Economie juillet 2020

les grands projets “contaminés”

D’importants projets devaient voir le jour courant 2020. Si le Coronavirus est venu chambouler les agendas de certains qui speedaient pour livrer dans les temps leurs projets, d’autres se frottent les mains parce qu’ils n’auront ni à rendre des comptes, ni à répondre d’un retard…
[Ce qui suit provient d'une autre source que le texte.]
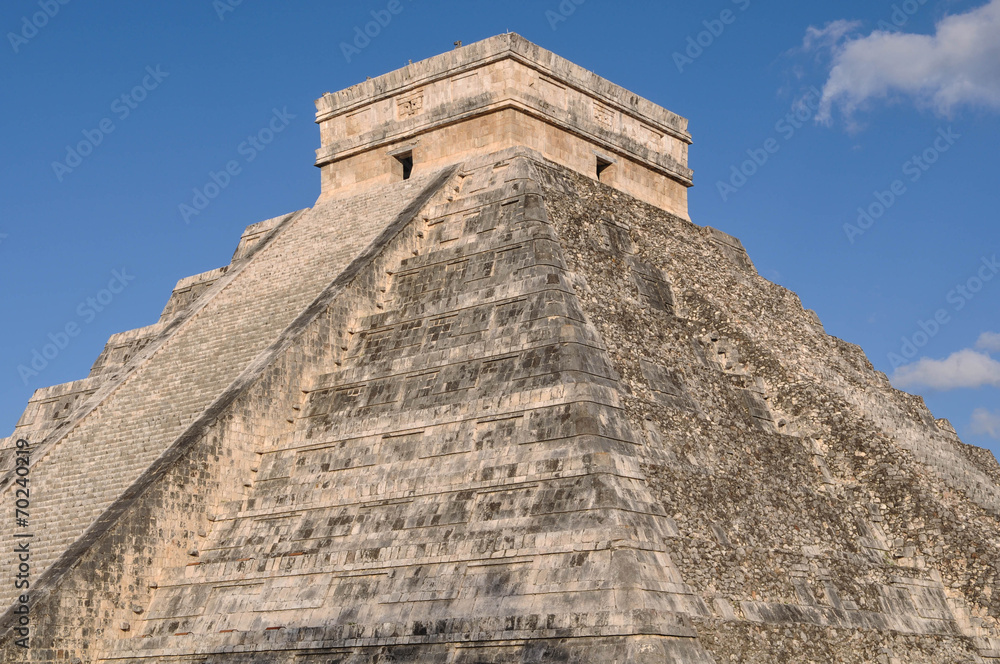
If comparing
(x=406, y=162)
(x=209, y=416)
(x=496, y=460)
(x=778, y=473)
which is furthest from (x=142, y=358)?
(x=778, y=473)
CasArts et son coup de barre
Les Casablancais n’ont pas encore vu la couleur du fameux projet culturel qu’on leur a promis. Annoncé en grande pompe le 16 octobre 2014, le Grand Théâtre de Casablanca (CasArts), un des plus importants complexes culturels d’Afrique et du monde arabe, n’a pas encore été officiellement inauguré. Prévue en 2018, la livraison du chantier s’est allongée, coûtant au passage sa place au secrétaire général de la préfecture d’Anfa qui a été muté à Guelmim et remplacé sur-le-champ par Hamid Touti, un cadre de la Direction générale des collectivités locales. Le roi Mohammed VI avait fait part, à cette occasion, de sa déception aux autorités administratives et autres élus de Casablanca, sans oublier le maître d’ouvrage (Commune de Casablanca), le maître d’ouvrage délégué (Casablanca Amenagement SA) ainsi que les Architectes du Projet, en l’occurrence le tandem Christian de Portzamparc (architecte de conception) et Rachid Andaloussi (architecte d’exécution. Une deuxième date de livraison a été fixée à mars 2019 puisque l’état d’avancement des travaux avait été estimé à plus de 95% de taux de réalisation en janvier 2019. Pourtant, la date est encore différée, ce qui suscitera une deuxième colère royale. Disons-le tout de go, bien avant la crise de la Covid-19, aucune visibilité réelle ne pointait à l’horizon par rapport à l’inauguration de ce projet, d’un coût d’investissement de 1,4 milliard de dirhams, qui doit comprendre une salle de spectacles de 1.800 places, une salle de théâtre de 600 places, un village pour les artistes et les techniciens et une place de concerts en plein air pouvant accueillir jusqu’à 35.000 personnes. Mais pour quel budget de programmation? Sur ce dernier point, les 20 millions de dirhams alloués semblent ridicules, sachant qu’ils peuvent à peine payer les coûts de 2 ou 3 opéras par exemple alors que le seuil minimal pour pouvoir rentabiliser un théâtre de cet acabit est de 200 spectacles par an!
Du plomb dans l’aile de l’aéroport Rabat-Salé
Les travaux pour la construction d’un nouveau terminal à l’aéroport Rabat-Salé doté d’un budget d’investissement qui s’élève à un peu plus de 1,6 milliard de dirhams sont actuellement à l’arrêt. Ce projet, financé par les fonds propres de l’ONDA (596 millions), la Banque africaine de développement (825 millions) et l’Agence française de développement (220 millions) a été démarré, en 2018, et sa livraison était prévue entre le dernier trimestre de 2020 et le premier trimestre de 2021. Ce terminal 3, fort attendu par la population de la ville lumière et ses environs, est censé apporter une capacité d’accueil additionnelle de 4 millions de passagers par an et quadrupler la superficie de la plateforme aéroportuaire en passant de 20.000 m² actuellement à plus de 80.000. L’Office a aussi mis les petits plats dans les grands en prévoyant la construction d’un parking de 1.300 places avec des voies d’accès au terminal et l’extension d’un nouveau parking d’avions qui permettra d’accueillir 6 avions supplémentaires dont des gros porteurs de type A380 sans limitation de charges. Cependant, si, avant que la Covid-19 ne pointe son nez, d’aucuns espéraient vivement que le chantier ne s’éternise pas pendant 10 ans comme ce fut le cas pour le terminal 1 de Casablanca, maintenant, ils temporisent en souhaitant que ce projet soit maintenu et qu’il reprenne tout bonnement!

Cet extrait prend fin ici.